DO THIS> Give every line of the entries below as a JSON list of strings, one string per line, with blank lines and pictures left out.

+++ SUPPLIED MATERIAL +++

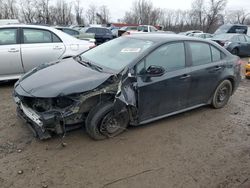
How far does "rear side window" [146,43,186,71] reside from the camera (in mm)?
4105

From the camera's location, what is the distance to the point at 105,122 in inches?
149

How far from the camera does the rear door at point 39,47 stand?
6.23 m

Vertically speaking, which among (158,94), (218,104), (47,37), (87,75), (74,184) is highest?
(47,37)

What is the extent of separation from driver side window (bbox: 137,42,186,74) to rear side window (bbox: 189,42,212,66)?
9.8 inches

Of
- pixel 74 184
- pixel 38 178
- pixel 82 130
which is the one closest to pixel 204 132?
pixel 82 130

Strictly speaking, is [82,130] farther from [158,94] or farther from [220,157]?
[220,157]

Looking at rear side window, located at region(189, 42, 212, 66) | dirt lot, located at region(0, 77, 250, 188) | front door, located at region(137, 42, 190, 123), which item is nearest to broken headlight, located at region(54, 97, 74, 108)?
dirt lot, located at region(0, 77, 250, 188)

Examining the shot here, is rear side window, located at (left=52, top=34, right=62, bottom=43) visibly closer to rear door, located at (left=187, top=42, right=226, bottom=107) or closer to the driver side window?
the driver side window

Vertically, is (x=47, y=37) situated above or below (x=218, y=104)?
above

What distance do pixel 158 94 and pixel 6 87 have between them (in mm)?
4138

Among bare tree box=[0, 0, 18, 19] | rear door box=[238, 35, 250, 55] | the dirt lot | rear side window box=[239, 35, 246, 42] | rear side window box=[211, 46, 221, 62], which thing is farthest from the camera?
bare tree box=[0, 0, 18, 19]

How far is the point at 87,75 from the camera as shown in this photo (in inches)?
149

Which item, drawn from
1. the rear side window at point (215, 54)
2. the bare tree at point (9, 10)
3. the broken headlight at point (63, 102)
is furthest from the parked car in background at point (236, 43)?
the bare tree at point (9, 10)

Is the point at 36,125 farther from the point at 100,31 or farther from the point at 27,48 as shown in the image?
the point at 100,31
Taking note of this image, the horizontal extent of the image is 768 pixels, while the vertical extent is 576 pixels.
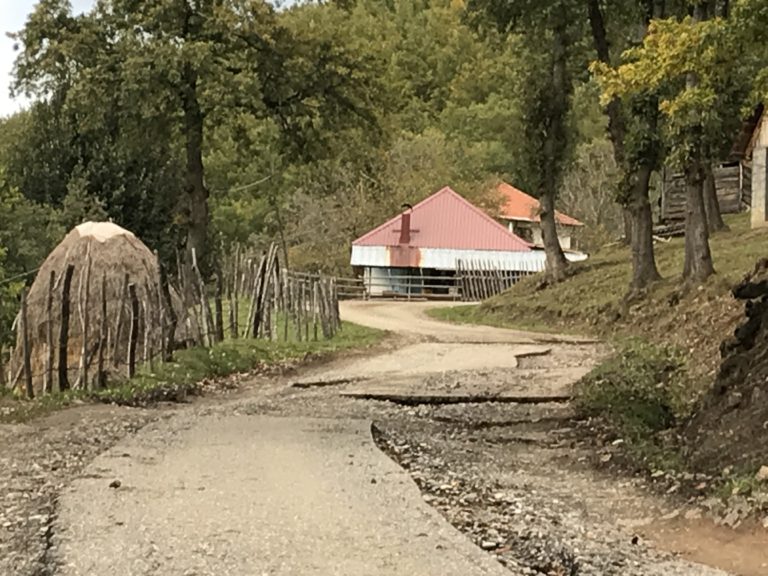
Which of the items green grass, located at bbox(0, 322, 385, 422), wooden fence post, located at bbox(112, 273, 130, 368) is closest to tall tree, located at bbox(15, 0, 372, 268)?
green grass, located at bbox(0, 322, 385, 422)

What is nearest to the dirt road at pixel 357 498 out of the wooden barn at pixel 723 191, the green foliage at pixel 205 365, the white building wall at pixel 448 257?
the green foliage at pixel 205 365

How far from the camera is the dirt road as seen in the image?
645 cm

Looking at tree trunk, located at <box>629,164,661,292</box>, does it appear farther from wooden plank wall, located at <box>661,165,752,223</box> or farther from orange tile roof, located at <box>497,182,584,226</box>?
orange tile roof, located at <box>497,182,584,226</box>

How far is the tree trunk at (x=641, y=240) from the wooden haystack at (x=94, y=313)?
42.2 ft

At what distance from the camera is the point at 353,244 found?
57.7 m

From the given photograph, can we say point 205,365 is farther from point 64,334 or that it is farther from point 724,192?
point 724,192

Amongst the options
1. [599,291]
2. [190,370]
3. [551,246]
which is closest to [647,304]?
[599,291]

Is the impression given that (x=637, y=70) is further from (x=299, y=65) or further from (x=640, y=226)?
(x=299, y=65)

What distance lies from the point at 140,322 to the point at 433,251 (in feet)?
133

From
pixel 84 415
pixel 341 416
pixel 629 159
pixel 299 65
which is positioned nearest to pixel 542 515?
pixel 341 416

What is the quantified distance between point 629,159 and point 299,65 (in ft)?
30.7

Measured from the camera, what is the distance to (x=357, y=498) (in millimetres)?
7969

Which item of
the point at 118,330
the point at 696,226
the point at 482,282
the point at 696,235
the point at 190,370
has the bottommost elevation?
the point at 190,370

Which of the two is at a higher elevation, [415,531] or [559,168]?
[559,168]
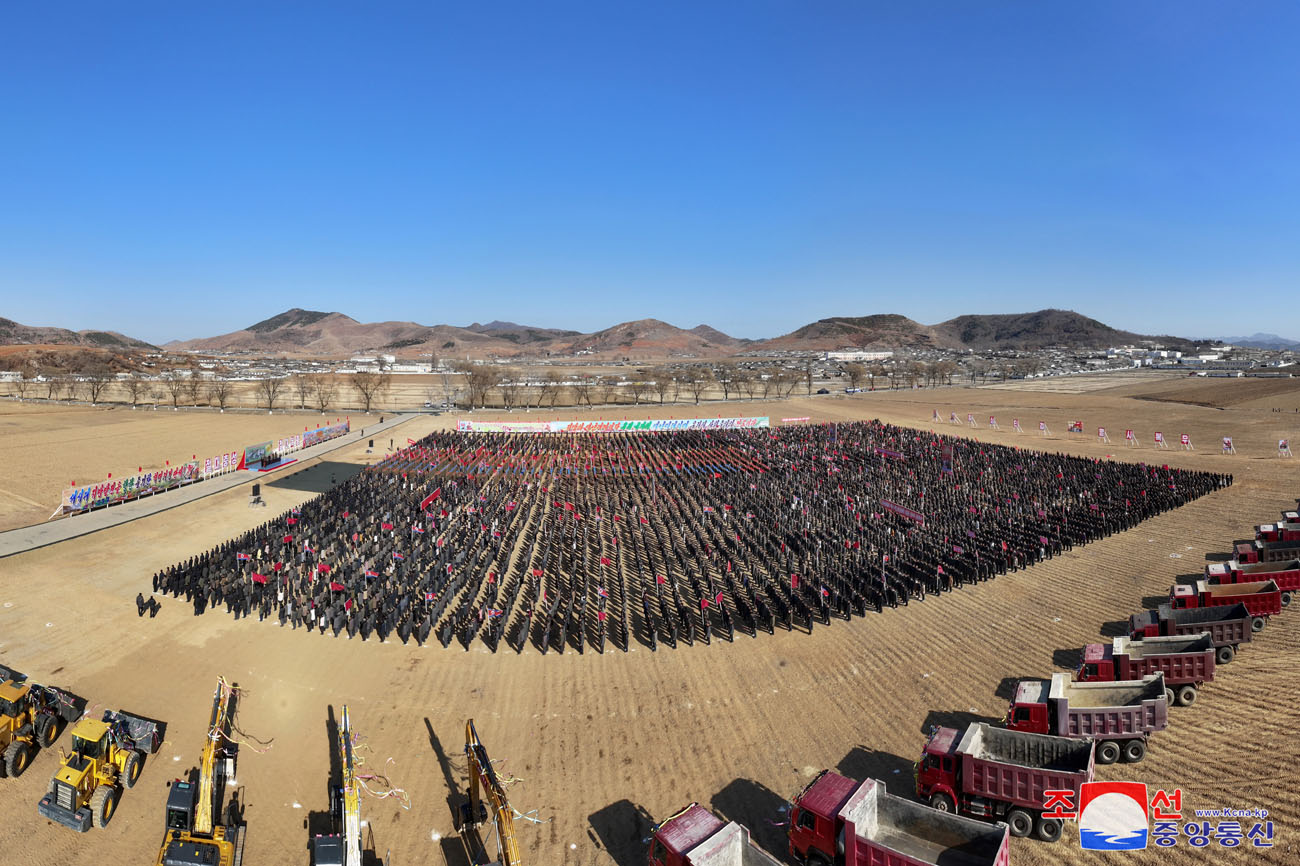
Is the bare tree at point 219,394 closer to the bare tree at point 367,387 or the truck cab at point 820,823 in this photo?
the bare tree at point 367,387

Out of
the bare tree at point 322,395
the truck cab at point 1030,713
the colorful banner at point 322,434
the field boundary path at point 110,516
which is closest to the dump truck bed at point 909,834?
the truck cab at point 1030,713

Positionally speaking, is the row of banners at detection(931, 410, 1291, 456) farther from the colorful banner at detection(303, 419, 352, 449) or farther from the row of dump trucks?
the colorful banner at detection(303, 419, 352, 449)

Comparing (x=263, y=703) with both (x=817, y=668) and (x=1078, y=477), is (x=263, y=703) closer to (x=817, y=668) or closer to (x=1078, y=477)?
(x=817, y=668)

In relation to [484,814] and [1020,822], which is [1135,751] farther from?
[484,814]

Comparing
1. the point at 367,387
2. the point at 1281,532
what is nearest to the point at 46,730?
the point at 1281,532
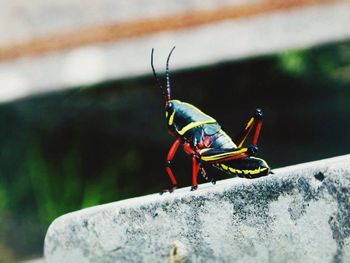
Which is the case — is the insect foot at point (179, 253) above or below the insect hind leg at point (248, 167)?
below

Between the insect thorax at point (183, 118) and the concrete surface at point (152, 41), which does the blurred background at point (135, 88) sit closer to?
the concrete surface at point (152, 41)

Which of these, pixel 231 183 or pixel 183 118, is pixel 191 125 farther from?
pixel 231 183

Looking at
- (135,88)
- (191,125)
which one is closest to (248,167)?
(191,125)

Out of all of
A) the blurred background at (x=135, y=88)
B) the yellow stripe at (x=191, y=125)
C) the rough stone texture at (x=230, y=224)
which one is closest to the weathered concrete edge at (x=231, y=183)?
the rough stone texture at (x=230, y=224)

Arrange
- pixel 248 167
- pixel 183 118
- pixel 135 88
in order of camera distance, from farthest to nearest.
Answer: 1. pixel 135 88
2. pixel 183 118
3. pixel 248 167

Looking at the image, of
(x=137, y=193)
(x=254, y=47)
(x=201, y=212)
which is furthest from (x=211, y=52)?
(x=201, y=212)

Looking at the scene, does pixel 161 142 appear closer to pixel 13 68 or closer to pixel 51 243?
pixel 13 68
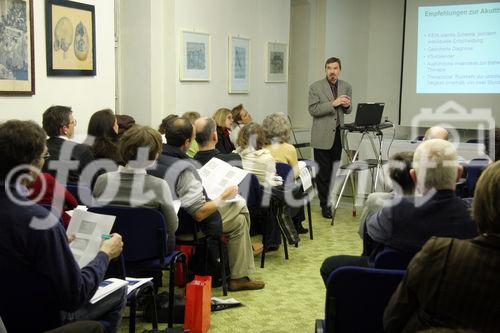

+++

THE RESPONSE>
[
  "How far does \"rear side window\" [146,43,186,71] reside from the camera (in mm)?",
  "4105",
  "From the camera's location, what is the distance to the point at 105,122 in inches?",
  "149",
  "How far from the camera does the rear door at point 39,47 stand?",
  "6.23 m",
  "Vertically speaking, which among (158,94), (218,104), (47,37), (87,75), (74,184) is highest?",
  "(47,37)",
  "What is the extent of separation from driver side window (bbox: 137,42,186,74) to rear side window (bbox: 189,42,212,66)?",
  "9.8 inches",
  "Of",
  "- pixel 74 184",
  "- pixel 38 178",
  "- pixel 82 130",
  "which is the one closest to pixel 204 132?",
  "pixel 82 130",
  "Strictly speaking, is [82,130] farther from [158,94] or farther from [220,157]?",
  "[220,157]",
  "Looking at rear side window, located at region(189, 42, 212, 66) | dirt lot, located at region(0, 77, 250, 188) | front door, located at region(137, 42, 190, 123), which item is nearest to broken headlight, located at region(54, 97, 74, 108)?",
  "dirt lot, located at region(0, 77, 250, 188)",
  "Examining the shot here, is rear side window, located at (left=52, top=34, right=62, bottom=43) visibly closer to rear door, located at (left=187, top=42, right=226, bottom=107) or closer to the driver side window?",
  "the driver side window",
  "Vertically, is (x=47, y=37) situated above or below (x=218, y=104)?",
  "above",
  "What distance do pixel 158 94 and pixel 6 87 have between them (in mm)?",
  "4138",
  "Among bare tree box=[0, 0, 18, 19] | rear door box=[238, 35, 250, 55] | the dirt lot | rear side window box=[239, 35, 246, 42] | rear side window box=[211, 46, 221, 62], which thing is farthest from the camera?",
  "bare tree box=[0, 0, 18, 19]",
  "How far is the point at 87,75 from the camera as shown in this photo (in inches)?",
  "149",
  "Which item, drawn from",
  "1. the rear side window at point (215, 54)",
  "2. the bare tree at point (9, 10)",
  "3. the broken headlight at point (63, 102)",
  "is furthest from the parked car in background at point (236, 43)?",
  "the bare tree at point (9, 10)",
  "Is the point at 36,125 farther from the point at 100,31 or farther from the point at 27,48 as shown in the image?",
  "the point at 100,31",
  "Taking note of this image, the horizontal extent of the image is 768 pixels, while the vertical extent is 576 pixels.",
  "Which of the items green grass, located at bbox(0, 322, 385, 422), wooden fence post, located at bbox(112, 273, 130, 368) is closest to tall tree, located at bbox(15, 0, 372, 268)?",
  "green grass, located at bbox(0, 322, 385, 422)",
  "What is nearest to the dirt road at pixel 357 498 out of the wooden barn at pixel 723 191, the green foliage at pixel 205 365, the white building wall at pixel 448 257?",
  "the green foliage at pixel 205 365",
  "How far from the camera is the dirt road as seen in the image?",
  "645 cm",
  "Looking at tree trunk, located at <box>629,164,661,292</box>, does it appear farther from wooden plank wall, located at <box>661,165,752,223</box> or farther from orange tile roof, located at <box>497,182,584,226</box>?",
  "orange tile roof, located at <box>497,182,584,226</box>",
  "How far is the tree trunk at (x=641, y=240) from the wooden haystack at (x=94, y=313)?",
  "42.2 ft",
  "At what distance from the camera is the point at 353,244 found?",
  "57.7 m",
  "From the given photograph, can we say point 205,365 is farther from point 64,334 or that it is farther from point 724,192?",
  "point 724,192",
  "Amongst the options",
  "1. [599,291]",
  "2. [190,370]",
  "3. [551,246]",
  "which is closest to [647,304]?",
  "[599,291]",
  "Is the impression given that (x=637, y=70) is further from (x=299, y=65) or further from (x=640, y=226)?",
  "(x=299, y=65)",
  "What distance lies from the point at 140,322 to the point at 433,251 (in feet)?",
  "133",
  "From",
  "pixel 84 415",
  "pixel 341 416",
  "pixel 629 159",
  "pixel 299 65",
  "which is positioned nearest to pixel 542 515?",
  "pixel 341 416",
  "What is the quantified distance between point 629,159 and point 299,65 (in ft)?",
  "30.7",
  "Measured from the camera, what is the distance to (x=357, y=498) (in millimetres)?",
  "7969",
  "Which item of",
  "the point at 118,330",
  "the point at 696,226",
  "the point at 482,282",
  "the point at 696,235",
  "the point at 190,370",
  "has the bottommost elevation?",
  "the point at 190,370",
  "Which of the two is at a higher elevation, [415,531] or [559,168]?",
  "[559,168]",
  "Is the bare tree at point 219,394 closer to the bare tree at point 367,387 or the truck cab at point 820,823 in this photo?",
  "the bare tree at point 367,387",
  "Out of",
  "the bare tree at point 322,395",
  "the truck cab at point 1030,713",
  "the colorful banner at point 322,434",
  "the field boundary path at point 110,516",
  "which is closest to the dump truck bed at point 909,834?",
  "the truck cab at point 1030,713",
  "Positionally speaking, is the row of banners at detection(931, 410, 1291, 456) farther from the colorful banner at detection(303, 419, 352, 449) or farther from the row of dump trucks?",
  "the colorful banner at detection(303, 419, 352, 449)",
  "Comparing (x=263, y=703) with both (x=817, y=668) and (x=1078, y=477), is (x=263, y=703) closer to (x=817, y=668) or closer to (x=1078, y=477)?",
  "(x=817, y=668)",
  "In relation to [484,814] and [1020,822], which is [1135,751] farther from?",
  "[484,814]",
  "Comparing",
  "1. the point at 367,387",
  "2. the point at 1281,532",
  "what is nearest to the point at 46,730?",
  "the point at 1281,532",
  "Which is the case — is the insect foot at point (179, 253) above or below the insect hind leg at point (248, 167)?",
  "below",
  "Between the insect thorax at point (183, 118) and the concrete surface at point (152, 41), which does the blurred background at point (135, 88) sit closer to?",
  "the concrete surface at point (152, 41)",
  "Which of these, pixel 231 183 or pixel 183 118, is pixel 191 125 farther from?",
  "pixel 231 183",
  "Looking at",
  "- (135,88)",
  "- (191,125)",
  "which one is closest to (248,167)?",
  "(191,125)",
  "Out of all of",
  "A) the blurred background at (x=135, y=88)",
  "B) the yellow stripe at (x=191, y=125)",
  "C) the rough stone texture at (x=230, y=224)",
  "which one is closest to the weathered concrete edge at (x=231, y=183)?",
  "the rough stone texture at (x=230, y=224)",
  "Arrange",
  "- pixel 248 167",
  "- pixel 183 118",
  "- pixel 135 88",
  "in order of camera distance, from farthest to nearest.",
  "Answer: 1. pixel 135 88",
  "2. pixel 183 118",
  "3. pixel 248 167",
  "Looking at the image, of",
  "(x=137, y=193)",
  "(x=254, y=47)",
  "(x=201, y=212)",
  "which is furthest from (x=211, y=52)?",
  "(x=201, y=212)",
  "Looking at the scene, does pixel 161 142 appear closer to pixel 13 68 or closer to pixel 51 243?",
  "pixel 13 68"
]